Rannilt, perpleja y asustada, tembló en la oscuridad, aturdida por el rumor de los cascos de los caballos que piafaban a su alrededor, por el violento movimiento de los cuerpos, por los cálidos olores del establo que se agitaban en el aire y por las punzadas de terror que le aguijoneaban la piel. La puerta estaba atrancada y Iestyn se interponía entre ella y la salida, aun en el caso de que hubiera podido levantar las aldabas. A pesar de todo, no podía creer ni comprender lo que le estaba ocurriendo ni establecer una relación entre aquellos dos seres desesperados y la Susana y el Iestyn que ella conocía. Cuando una mano la asió por la muñeca y la arrastró a la parte posterior del establo, la siguió sin oponer la menor resistencia. ¿Qué otra cosa podía hacer? Se golpeó el tobillo con el último peldaño de la escalera mientras la mano tiraba de ella hacia arriba. Jadeando en la oscuridad, se dejó arrastrar adonde la llevaban y fue arrojada boca abajo sobre un montón de heno que la envolvió con su polvo y su seca dulzura. Fue vagamente consciente de unos retazos de cielo brillando a través del heno y visiblemente más pálidos que la oscuridad que la rodeaba; quienquiera que hubiera construido el establo y el henil había colocado una celosía de ventilación para airear el interior.

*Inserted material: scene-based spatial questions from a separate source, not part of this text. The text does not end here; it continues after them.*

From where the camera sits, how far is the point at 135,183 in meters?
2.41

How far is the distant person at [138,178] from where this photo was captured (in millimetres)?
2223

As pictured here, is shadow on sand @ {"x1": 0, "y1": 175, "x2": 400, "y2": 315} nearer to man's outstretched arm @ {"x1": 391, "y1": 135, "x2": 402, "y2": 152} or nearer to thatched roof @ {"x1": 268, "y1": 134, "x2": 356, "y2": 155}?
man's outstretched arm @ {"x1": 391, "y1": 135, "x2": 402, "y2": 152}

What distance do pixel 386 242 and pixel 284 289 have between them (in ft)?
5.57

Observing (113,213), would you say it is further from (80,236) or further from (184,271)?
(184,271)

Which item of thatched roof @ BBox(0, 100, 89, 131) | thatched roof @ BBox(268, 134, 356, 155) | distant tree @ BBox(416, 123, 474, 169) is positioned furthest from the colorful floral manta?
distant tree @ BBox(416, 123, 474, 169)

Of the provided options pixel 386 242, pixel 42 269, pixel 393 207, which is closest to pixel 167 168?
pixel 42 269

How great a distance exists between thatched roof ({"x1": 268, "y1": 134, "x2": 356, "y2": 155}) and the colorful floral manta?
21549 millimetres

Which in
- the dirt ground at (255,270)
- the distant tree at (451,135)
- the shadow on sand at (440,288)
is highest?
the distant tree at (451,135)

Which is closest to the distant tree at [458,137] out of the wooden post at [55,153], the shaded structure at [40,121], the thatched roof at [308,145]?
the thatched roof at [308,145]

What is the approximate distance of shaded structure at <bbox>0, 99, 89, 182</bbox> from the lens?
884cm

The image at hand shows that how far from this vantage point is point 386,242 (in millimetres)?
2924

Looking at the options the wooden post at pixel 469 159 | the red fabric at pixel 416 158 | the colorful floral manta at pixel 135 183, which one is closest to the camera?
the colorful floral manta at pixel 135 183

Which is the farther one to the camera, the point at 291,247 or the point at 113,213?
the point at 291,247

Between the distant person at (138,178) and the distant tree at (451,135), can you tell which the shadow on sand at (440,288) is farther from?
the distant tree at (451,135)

A su espalda, en la parte del henil correspondiente a la puerta de abajo, vio un cuadrado de cielo más grande en la ventana a través de la cual se introducía con horcas el heno de las cosechas para su almacenamiento. La muchacha oyó que los peldaños de la escalera crujían bajo el peso de Iestyn, que subió a toda prisa y se agachó junto a la ventana para observar a los enemigos que cercaban su refugio. Súbitamente, Rannilt comprendió lo que ocurría. Unos puños empezaron a aporrear la puerta atrancada de abajo. Los representantes de la ley se encontraban fuera, prestos a intervenir.

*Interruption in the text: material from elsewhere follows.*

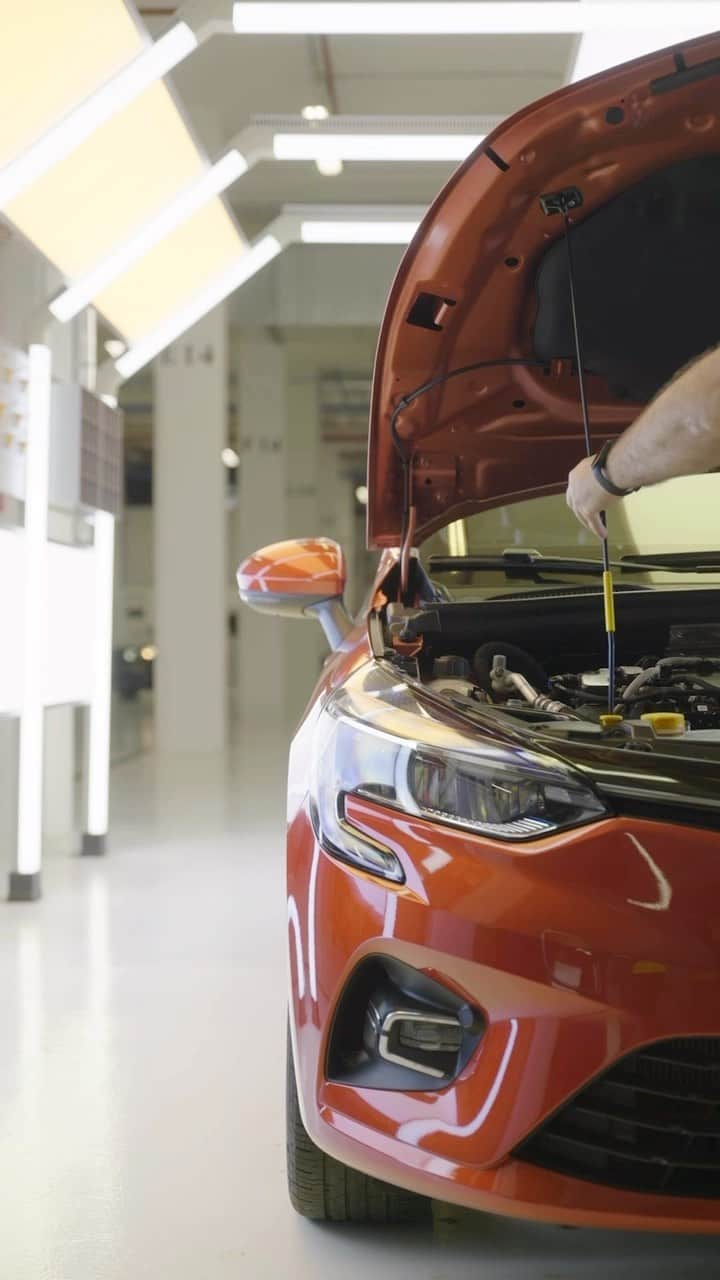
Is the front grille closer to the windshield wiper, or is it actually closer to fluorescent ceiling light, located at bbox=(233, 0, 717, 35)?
the windshield wiper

—¡Abrid y salid, si no queréis que os saquemos a golpes de hacha! ¡Sabemos que estáis aquí dentro y conocemos los delitos de los que deberéis responder!

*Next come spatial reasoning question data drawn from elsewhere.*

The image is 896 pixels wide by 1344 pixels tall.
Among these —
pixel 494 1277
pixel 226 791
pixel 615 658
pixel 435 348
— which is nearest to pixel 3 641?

La muchacha no reconoció la voz porque un audaz sargento se había adelantado a su señor y a sus compañeros en cuanto oyó que atrancaban la puerta por dentro. Pero comprendió el significado de las palabras e intuyó con toda claridad en qué peligrosa situación se encontraba.
—¡Retiraos! —gritó Iestyn—. ¡O vosotros también tendréis que responder ante Dios de una vida! Apártate de esta puerta y no te atrevas a acercarte porque estoy viéndote con toda claridad. No pienso seguir hablando contigo, subalterno, sino tan sólo con tu señor. Dile que tengo a una chica en mi poder y que llevo un cuchillo al cinto. En cuanto un hacha empiece a golpear estas tablas de madera, mi cuchillo le cortará la garganta. Ahora tráeme a alguien con quien pueda parlamentar.
Fuera se oyó una rápida orden, seguida de un profundo silencio. Rannilt se retiró todo lo que pudo hacia el débil retazo estrellado. Entre aquel lugar y lo alto de la escalera por la que había subido se encontraba la silenciosa e inmóvil presencia de Susana, vigilando la única arma de su amante.
—Pero ¿qué os he hecho yo? —preguntó Rannilt sin rencor ni esperanza.
—Has tenido mala suerte —contestó amargamente Susana, sin echarle la culpa de lo ocurrido—. Para tu desgracia y la nuestra.
—¿Y de veras vais a matarme? —preguntó la muchacha, tan asombrada que incluso olvidó momentáneamente su terror.
—Si no hay más remedio.
—Pero, si muero —dijo Rannilt, poniendo, en un momento de desesperada perspicacia, el dedo en la llaga de sus secuestradores— no os serviré de nada. Sólo si vivo podréis conseguir lo que queréis. Si me matáis, lo habréis perdido todo. Y vosotros no queréis matarme, ¿qué placer os reportaría eso? Pero ¡si yo no os sirvo para nada!
—Si tengo que derribar este tejado para que caiga sobre mi cabeza —contestó Susana con fría crueldad—, procuraré que caiga también sobre la mayor cantidad de inocentes que pueda arrastrar conmigo. De ese modo no me iré sola a la tumba.